Внезапно сзади раздался крик:

– Расступитесь! Дайте дорогу!

И не успели расступиться, как сквозь толпу пролетело что-то мокрое, все в жидкой грязи, забрызгало всех и кинулось прямо к огню. На мгновение только мигнула перед глазами черная фигура, поднятая рука и уже протянула людям ведерко огня, дымившееся, как сердце, только что вырванное из груди.

– Пейте!

Но как пить?

– Лей воду! Дайте воды…

Кто-то принес и плеснул ее в ведерко.

Огонь затих, согнулся, испустил последний вздох и умер.

– Ура! Водка!

Руки подымались и тянулись – дрожащие, но настойчивые – с одним непреодолимым желанием быстрее добыть, выхватить и оторвать от чужих уст теплое противное пойло.

– Давай! Сюда! Оставьте мне! Хватит, нам дайте…

Стоявшие ближе к дверям не надеялись получить водки.

Им надо было самим ее раздобыть. Они выбегали во двор, бросались в лужу, как были, в одежде, и катались в грязи в каком-то лихорадочном беспамятстве, чтобы лучше вымокнуть и без боязни прыгнуть в огонь.

Из густого осеннего тумана беспрестанно врывались на завод и лезли в огонь, точно ночные бабочки на свет, дикие, получеловеческие фигуры, мокрые, покрытые корой жидкой грязи, из-под которой блестели одни глаза.

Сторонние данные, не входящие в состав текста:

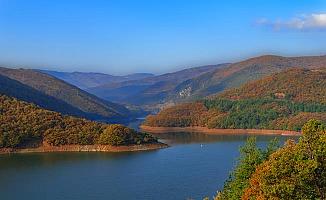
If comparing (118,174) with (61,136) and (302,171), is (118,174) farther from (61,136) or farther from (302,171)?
(302,171)

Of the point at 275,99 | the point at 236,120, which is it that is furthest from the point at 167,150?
the point at 275,99

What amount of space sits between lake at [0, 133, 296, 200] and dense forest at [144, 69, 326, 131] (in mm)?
42010

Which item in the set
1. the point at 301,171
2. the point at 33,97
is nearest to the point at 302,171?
the point at 301,171

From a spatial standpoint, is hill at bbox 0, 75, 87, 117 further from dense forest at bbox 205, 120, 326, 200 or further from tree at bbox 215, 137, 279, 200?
dense forest at bbox 205, 120, 326, 200

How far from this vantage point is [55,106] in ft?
453

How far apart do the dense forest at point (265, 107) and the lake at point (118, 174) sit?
42.0 metres

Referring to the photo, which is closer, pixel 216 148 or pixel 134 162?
pixel 134 162

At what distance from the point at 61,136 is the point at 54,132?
58.6 inches

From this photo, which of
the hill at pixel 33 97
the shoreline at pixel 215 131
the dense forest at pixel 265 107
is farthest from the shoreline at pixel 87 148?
the dense forest at pixel 265 107

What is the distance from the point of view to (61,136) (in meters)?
86.6

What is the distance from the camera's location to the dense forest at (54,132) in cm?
8481

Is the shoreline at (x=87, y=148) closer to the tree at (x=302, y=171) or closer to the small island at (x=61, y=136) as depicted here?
the small island at (x=61, y=136)

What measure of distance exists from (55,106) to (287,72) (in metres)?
72.6

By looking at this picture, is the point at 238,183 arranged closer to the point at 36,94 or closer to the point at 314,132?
the point at 314,132
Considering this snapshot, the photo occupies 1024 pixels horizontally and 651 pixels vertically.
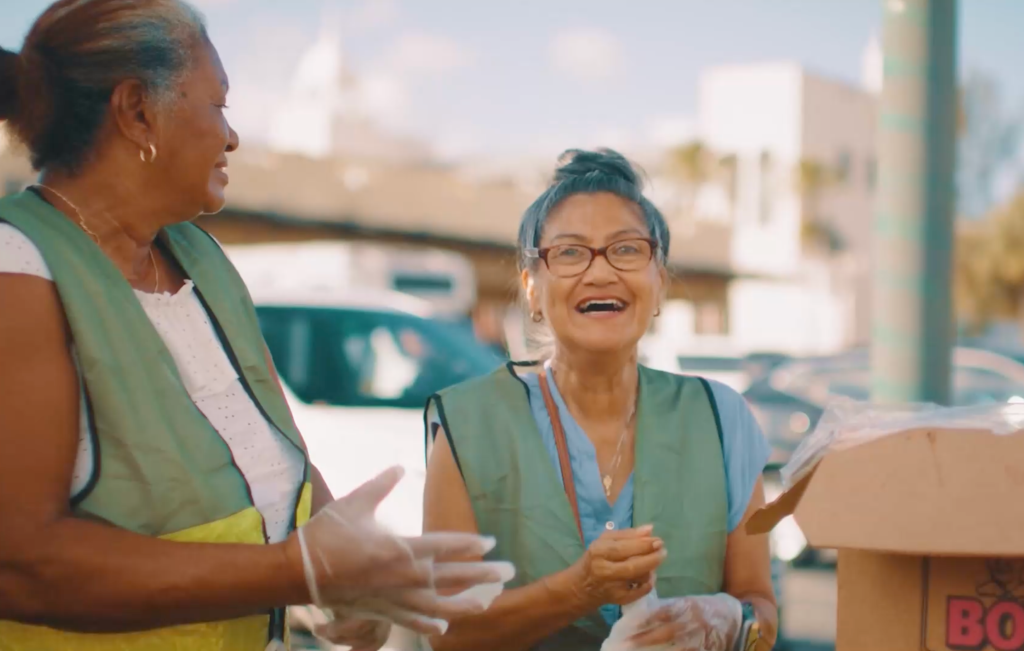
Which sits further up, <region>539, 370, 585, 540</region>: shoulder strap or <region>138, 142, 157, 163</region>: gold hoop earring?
<region>138, 142, 157, 163</region>: gold hoop earring

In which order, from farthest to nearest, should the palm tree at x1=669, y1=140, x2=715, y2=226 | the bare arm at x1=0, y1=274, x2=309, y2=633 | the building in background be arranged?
the palm tree at x1=669, y1=140, x2=715, y2=226, the building in background, the bare arm at x1=0, y1=274, x2=309, y2=633

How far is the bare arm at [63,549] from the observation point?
1.59 metres

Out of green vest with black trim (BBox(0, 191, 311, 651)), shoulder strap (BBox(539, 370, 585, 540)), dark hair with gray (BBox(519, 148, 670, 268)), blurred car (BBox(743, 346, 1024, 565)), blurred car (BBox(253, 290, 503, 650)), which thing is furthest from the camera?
blurred car (BBox(743, 346, 1024, 565))

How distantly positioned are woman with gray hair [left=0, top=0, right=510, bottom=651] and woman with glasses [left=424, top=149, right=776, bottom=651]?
0.40 metres

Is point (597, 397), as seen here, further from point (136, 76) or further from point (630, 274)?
point (136, 76)

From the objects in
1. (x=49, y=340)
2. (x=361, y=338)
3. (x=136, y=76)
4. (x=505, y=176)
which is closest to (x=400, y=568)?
(x=49, y=340)

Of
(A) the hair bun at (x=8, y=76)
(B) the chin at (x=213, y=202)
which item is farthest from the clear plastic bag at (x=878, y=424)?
(A) the hair bun at (x=8, y=76)

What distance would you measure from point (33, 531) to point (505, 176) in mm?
58940

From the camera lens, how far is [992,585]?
184 cm

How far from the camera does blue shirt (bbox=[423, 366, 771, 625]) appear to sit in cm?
249

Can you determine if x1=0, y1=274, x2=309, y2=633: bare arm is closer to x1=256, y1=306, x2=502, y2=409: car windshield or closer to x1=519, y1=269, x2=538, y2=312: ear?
x1=519, y1=269, x2=538, y2=312: ear

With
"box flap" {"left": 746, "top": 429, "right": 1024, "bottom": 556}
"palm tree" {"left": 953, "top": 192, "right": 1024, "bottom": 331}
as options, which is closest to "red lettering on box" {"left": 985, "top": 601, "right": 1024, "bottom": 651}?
"box flap" {"left": 746, "top": 429, "right": 1024, "bottom": 556}

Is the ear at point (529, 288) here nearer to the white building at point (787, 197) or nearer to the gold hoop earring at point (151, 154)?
the gold hoop earring at point (151, 154)

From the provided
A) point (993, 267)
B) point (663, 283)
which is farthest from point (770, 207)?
point (663, 283)
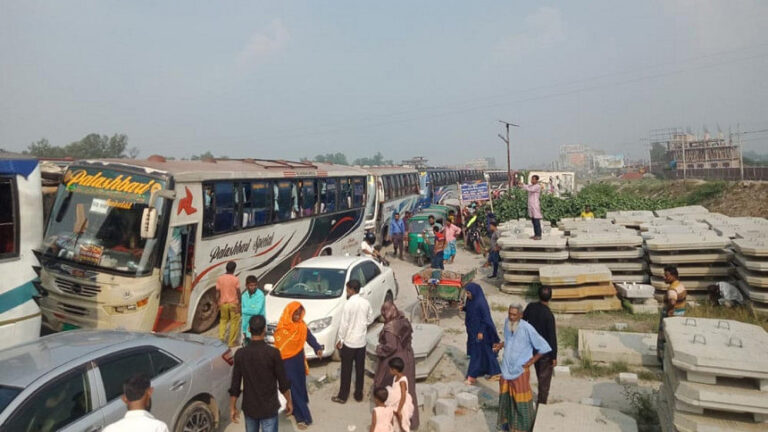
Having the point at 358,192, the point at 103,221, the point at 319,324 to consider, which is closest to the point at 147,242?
the point at 103,221

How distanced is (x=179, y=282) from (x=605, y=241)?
8798mm

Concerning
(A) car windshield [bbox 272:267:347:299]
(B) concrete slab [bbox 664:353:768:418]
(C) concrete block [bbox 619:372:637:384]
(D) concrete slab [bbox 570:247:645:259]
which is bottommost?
(C) concrete block [bbox 619:372:637:384]

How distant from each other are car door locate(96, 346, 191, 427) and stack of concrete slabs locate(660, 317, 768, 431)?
4.45m

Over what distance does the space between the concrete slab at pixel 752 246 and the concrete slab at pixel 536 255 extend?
324 centimetres

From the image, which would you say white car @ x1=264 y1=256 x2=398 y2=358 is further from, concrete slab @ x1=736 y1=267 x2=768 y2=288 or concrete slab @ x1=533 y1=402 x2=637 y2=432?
concrete slab @ x1=736 y1=267 x2=768 y2=288

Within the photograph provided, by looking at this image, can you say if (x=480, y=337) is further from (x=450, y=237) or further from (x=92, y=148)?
(x=92, y=148)

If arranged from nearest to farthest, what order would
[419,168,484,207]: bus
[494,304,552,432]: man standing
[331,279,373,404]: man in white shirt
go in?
[494,304,552,432]: man standing, [331,279,373,404]: man in white shirt, [419,168,484,207]: bus

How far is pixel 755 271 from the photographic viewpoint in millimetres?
9180

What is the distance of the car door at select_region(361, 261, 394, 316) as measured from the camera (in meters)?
9.31

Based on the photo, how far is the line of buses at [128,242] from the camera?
7062mm

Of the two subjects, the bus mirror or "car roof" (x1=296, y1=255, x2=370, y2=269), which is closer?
the bus mirror

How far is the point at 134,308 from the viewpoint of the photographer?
7754 millimetres

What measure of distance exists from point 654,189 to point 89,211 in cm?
4257

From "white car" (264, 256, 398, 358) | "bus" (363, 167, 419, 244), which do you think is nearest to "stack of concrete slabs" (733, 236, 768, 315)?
"white car" (264, 256, 398, 358)
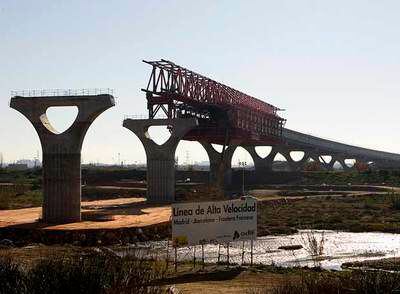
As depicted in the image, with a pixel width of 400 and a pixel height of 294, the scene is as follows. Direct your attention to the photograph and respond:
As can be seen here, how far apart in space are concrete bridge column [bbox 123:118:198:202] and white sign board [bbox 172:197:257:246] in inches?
1311

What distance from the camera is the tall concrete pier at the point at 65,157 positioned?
36.7 metres

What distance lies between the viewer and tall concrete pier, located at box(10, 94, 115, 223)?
36.7 metres

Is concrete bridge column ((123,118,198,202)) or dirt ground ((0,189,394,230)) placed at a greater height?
concrete bridge column ((123,118,198,202))

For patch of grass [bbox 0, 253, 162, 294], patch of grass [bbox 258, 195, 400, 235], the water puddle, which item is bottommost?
the water puddle

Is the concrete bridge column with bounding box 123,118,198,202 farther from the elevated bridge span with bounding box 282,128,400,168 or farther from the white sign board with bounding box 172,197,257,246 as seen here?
the elevated bridge span with bounding box 282,128,400,168

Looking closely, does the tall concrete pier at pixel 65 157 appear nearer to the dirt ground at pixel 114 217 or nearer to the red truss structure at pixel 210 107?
the dirt ground at pixel 114 217

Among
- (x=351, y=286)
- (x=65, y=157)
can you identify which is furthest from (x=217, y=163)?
(x=351, y=286)

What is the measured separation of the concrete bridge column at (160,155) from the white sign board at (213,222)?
33.3 meters

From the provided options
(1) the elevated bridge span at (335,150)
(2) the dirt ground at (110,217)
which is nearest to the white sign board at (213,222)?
(2) the dirt ground at (110,217)

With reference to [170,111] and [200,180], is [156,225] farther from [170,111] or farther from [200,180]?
[200,180]

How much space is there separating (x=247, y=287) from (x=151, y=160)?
39.0 m

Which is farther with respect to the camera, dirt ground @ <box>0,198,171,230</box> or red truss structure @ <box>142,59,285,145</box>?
red truss structure @ <box>142,59,285,145</box>

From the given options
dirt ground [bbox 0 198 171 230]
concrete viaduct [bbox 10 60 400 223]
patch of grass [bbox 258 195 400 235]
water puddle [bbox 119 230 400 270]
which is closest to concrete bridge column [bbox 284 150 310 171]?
concrete viaduct [bbox 10 60 400 223]

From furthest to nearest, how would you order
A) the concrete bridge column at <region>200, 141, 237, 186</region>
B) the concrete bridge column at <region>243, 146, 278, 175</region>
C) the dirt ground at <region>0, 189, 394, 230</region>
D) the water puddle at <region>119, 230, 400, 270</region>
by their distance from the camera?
the concrete bridge column at <region>243, 146, 278, 175</region> < the concrete bridge column at <region>200, 141, 237, 186</region> < the dirt ground at <region>0, 189, 394, 230</region> < the water puddle at <region>119, 230, 400, 270</region>
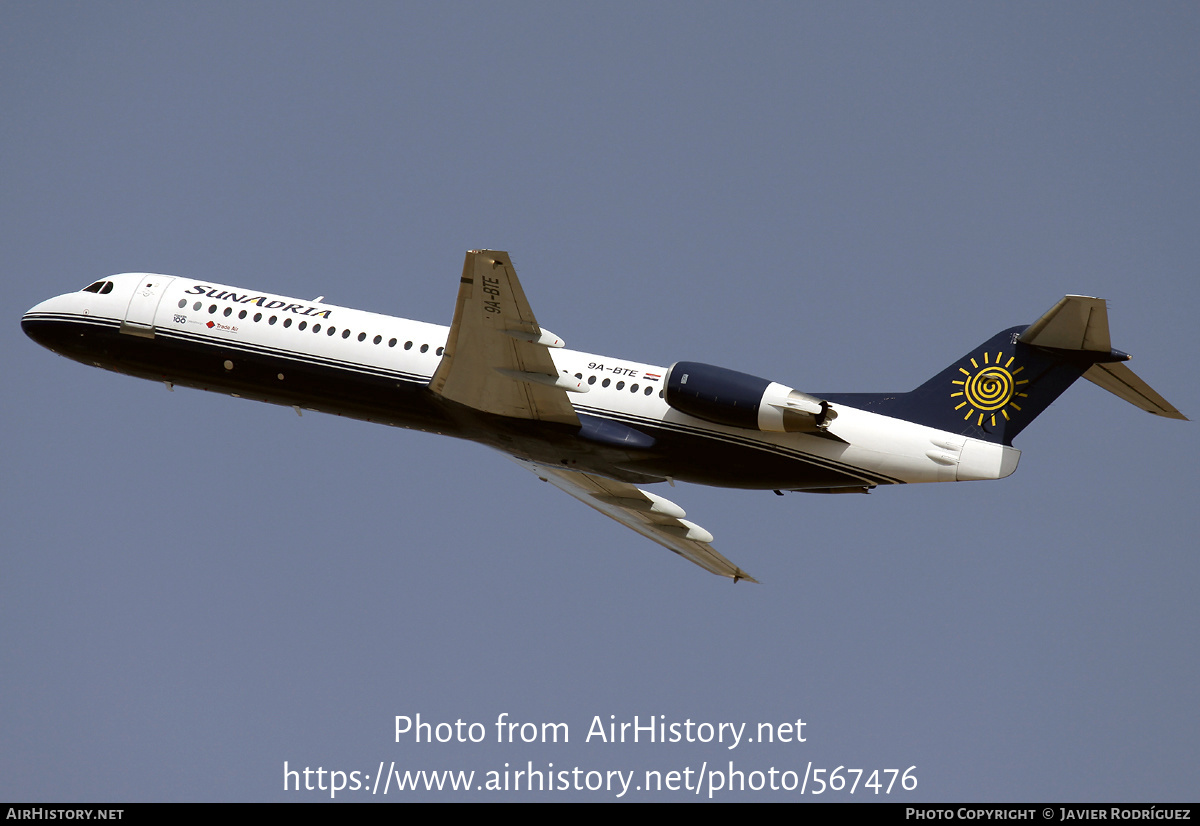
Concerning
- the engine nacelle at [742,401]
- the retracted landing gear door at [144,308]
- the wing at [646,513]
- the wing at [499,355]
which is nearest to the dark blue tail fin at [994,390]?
the engine nacelle at [742,401]

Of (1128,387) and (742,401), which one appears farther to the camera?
(742,401)

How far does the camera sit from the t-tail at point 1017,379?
27250mm

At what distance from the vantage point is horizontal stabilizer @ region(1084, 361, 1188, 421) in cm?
2658

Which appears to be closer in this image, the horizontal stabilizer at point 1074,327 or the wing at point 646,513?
the horizontal stabilizer at point 1074,327

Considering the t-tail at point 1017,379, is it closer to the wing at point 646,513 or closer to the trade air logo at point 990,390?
the trade air logo at point 990,390

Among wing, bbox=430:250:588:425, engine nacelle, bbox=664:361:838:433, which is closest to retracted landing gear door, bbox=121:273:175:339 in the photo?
wing, bbox=430:250:588:425

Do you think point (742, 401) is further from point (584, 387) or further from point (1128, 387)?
point (1128, 387)

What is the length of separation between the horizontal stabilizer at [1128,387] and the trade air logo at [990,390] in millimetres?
1525

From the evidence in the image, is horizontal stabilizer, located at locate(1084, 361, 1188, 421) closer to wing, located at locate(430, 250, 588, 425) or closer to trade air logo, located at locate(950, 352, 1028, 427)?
trade air logo, located at locate(950, 352, 1028, 427)

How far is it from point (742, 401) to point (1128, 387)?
7.97m

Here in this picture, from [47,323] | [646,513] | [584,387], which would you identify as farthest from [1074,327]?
[47,323]

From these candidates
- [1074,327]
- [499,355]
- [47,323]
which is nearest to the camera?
[1074,327]

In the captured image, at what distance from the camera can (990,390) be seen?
93.7ft
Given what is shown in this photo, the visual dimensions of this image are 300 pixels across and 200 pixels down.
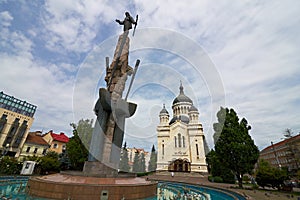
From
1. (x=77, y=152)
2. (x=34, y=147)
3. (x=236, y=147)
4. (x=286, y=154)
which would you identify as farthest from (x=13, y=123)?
(x=286, y=154)

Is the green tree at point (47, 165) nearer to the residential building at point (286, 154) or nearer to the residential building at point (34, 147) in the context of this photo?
the residential building at point (34, 147)

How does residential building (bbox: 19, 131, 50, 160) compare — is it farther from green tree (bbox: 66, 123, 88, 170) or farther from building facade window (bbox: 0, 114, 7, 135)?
green tree (bbox: 66, 123, 88, 170)

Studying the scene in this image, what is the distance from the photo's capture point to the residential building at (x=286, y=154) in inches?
957

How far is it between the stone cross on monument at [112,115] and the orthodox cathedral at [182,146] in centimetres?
3402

Голубые огни все разрастались и уже цвели на гребнях красным цветом, как тучи на закате. По лицам разлились мертвые, синеватые тона. А среди отброшенных сломанными трубами и машинами теней, в ужасе бившихся по стенам, черные от грязи люди скакали в диком танце и черпали огонь из пылающих чаш.

– Кто хочет? Пейте!

Дом, где жил Леля, уже догорал. Падали балки в пропасть проемов и рассыпались снопами трескучих искр. Завод ровно пылал, весь налитый огнем, истекая пламенем через окна и двери, как рана кровью.